Maybe you haven’t followed the on-line feud over whether rightwing columnist Christopher Hitchens’s alleged alcoholism led him to publish on Slate a statement by the influential scholar Juan Cole that Cole believed to be confidential. Cole had made the statement on a confidential listserv called “Gulf 2000.” He felt violated when Hitchens quoted from it, and mused that Hitchens may have done so because he’s an alcoholic.
Whether or not you think Hitchens is an alcoholic (and what I saw of him years ago would support that belief then), it’s great the conversation is happening. It’s probably relevant, to begin with. And it’s Cole’s honest opinion. And it would never appear in the mainstream press. That’s because the print press is so monetized. You get paid so much for issuing opinions in the mainstream press, and they make so much off those opinions, that libel concerns encircle every loaded statement. (Let alone the usual social groupthink questions: Unh, can we really say this??) In the blogosphere it’s about information and true opinion. Hitchens’s friends get to counter the claim or ignore it. There’s a free discussion, closer to what intellectuals are saying to one another on telephones and in bars (sorry!), not a stilted and false one.
Though Andrew Sullivan’s claim that his countryman was sober at the time
doesn’t seem entirely relevant. As Dan Swanson points out to me, the nastiness and self-centeredness of alcoholic behavior doesn’t require having had a drink..

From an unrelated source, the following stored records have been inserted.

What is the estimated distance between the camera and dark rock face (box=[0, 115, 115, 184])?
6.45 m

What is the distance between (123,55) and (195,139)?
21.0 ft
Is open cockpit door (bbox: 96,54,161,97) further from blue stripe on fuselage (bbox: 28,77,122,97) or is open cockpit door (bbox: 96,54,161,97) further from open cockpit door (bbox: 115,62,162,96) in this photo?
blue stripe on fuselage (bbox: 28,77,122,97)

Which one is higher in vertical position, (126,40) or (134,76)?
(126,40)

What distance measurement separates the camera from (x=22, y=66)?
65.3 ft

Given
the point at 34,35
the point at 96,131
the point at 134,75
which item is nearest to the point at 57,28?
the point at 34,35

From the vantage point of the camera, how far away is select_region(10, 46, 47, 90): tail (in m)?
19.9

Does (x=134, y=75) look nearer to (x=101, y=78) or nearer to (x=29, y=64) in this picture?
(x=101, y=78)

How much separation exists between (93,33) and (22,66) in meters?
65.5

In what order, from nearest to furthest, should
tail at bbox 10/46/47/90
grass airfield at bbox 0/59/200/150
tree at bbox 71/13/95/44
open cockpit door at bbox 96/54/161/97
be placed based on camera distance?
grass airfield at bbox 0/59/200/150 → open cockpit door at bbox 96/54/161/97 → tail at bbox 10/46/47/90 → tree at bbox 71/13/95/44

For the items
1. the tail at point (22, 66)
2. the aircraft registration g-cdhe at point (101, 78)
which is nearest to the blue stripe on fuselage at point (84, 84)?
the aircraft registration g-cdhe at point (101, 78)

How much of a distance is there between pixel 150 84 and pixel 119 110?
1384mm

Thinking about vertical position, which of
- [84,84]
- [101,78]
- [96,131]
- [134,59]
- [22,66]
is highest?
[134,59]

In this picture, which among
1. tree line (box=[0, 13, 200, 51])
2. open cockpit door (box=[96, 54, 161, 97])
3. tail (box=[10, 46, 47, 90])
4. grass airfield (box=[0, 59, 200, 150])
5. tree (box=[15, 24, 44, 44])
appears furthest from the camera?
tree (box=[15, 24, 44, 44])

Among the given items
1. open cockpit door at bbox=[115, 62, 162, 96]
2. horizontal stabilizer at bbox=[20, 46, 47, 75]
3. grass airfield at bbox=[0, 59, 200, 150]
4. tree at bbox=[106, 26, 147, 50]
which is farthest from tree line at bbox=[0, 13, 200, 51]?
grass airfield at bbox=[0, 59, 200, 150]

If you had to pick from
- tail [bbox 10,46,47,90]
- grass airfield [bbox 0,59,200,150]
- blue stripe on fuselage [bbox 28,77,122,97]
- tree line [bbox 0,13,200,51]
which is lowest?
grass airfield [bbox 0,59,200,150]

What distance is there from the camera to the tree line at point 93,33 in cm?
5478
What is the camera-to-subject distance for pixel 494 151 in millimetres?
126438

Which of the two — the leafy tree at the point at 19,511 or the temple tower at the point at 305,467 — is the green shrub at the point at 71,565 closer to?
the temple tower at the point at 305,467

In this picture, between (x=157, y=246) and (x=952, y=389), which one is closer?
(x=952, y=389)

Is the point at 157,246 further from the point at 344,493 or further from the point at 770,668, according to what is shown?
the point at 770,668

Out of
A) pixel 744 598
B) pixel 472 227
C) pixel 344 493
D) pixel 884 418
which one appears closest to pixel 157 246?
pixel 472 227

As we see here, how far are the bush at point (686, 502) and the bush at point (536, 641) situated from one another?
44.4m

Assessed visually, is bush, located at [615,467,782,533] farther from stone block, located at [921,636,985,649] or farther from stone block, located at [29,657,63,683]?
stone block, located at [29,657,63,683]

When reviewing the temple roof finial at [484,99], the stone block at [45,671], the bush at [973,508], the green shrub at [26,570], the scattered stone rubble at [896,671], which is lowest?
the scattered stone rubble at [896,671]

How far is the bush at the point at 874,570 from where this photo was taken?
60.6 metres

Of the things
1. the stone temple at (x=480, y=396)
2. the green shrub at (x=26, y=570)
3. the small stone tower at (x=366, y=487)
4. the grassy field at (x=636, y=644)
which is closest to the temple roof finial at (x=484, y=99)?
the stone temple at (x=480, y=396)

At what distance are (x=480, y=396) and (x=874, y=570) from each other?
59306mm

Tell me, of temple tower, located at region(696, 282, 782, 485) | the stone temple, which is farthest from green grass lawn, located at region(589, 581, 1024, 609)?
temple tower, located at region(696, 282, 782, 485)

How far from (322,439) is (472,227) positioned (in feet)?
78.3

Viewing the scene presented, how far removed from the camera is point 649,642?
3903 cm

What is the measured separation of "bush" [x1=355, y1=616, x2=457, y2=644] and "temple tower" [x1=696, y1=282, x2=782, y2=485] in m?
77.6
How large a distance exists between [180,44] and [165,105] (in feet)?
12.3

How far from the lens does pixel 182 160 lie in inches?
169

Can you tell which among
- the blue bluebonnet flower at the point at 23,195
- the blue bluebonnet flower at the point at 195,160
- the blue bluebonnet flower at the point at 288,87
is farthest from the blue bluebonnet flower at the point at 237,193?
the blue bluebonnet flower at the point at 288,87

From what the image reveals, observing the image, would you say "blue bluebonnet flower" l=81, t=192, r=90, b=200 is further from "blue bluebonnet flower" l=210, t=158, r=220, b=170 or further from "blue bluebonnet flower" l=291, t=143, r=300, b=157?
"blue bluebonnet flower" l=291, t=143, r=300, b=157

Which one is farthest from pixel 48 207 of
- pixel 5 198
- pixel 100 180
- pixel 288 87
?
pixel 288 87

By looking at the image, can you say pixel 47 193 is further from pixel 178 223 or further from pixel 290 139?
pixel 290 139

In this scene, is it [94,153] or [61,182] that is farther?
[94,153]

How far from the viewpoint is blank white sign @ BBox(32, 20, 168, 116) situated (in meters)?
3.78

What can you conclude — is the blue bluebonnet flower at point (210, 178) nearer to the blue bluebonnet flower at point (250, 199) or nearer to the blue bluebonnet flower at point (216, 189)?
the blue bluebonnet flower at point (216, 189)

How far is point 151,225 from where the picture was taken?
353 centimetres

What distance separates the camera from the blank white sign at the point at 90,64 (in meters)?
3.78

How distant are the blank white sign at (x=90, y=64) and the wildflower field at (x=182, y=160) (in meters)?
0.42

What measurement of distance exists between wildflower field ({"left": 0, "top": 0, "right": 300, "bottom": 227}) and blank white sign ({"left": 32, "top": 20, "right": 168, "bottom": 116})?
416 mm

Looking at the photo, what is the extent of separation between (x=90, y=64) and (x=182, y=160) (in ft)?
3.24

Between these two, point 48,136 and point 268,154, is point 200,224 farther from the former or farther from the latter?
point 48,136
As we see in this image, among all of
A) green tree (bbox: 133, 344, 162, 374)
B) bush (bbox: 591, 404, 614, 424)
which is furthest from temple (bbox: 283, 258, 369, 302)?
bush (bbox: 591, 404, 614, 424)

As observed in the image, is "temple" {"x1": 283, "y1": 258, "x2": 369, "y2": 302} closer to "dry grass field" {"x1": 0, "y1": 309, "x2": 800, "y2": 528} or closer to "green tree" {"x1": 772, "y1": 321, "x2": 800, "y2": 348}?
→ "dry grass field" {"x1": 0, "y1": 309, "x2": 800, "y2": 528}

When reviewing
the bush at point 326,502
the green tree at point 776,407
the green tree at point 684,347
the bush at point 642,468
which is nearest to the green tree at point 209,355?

Not that I would come down on Cole’s side here (as I do on his views of the Middle East). Cole is a very important thinker, for good reason; he has great judgment and knowledge. I gather that Hitchens is not in the listserv. If someone in the listserv passed on Cole’s confidential statement to Hitchens, and Hitchens chose to publish it, how different is that, in form, from what the New York Times so nobly did in breaking the story about Bush’s illegal wiretaps? Yes, the leaker violated an oath in giving the journalist info; the journalist shared the leaker’s view that the info was important, and passed it on to his readers.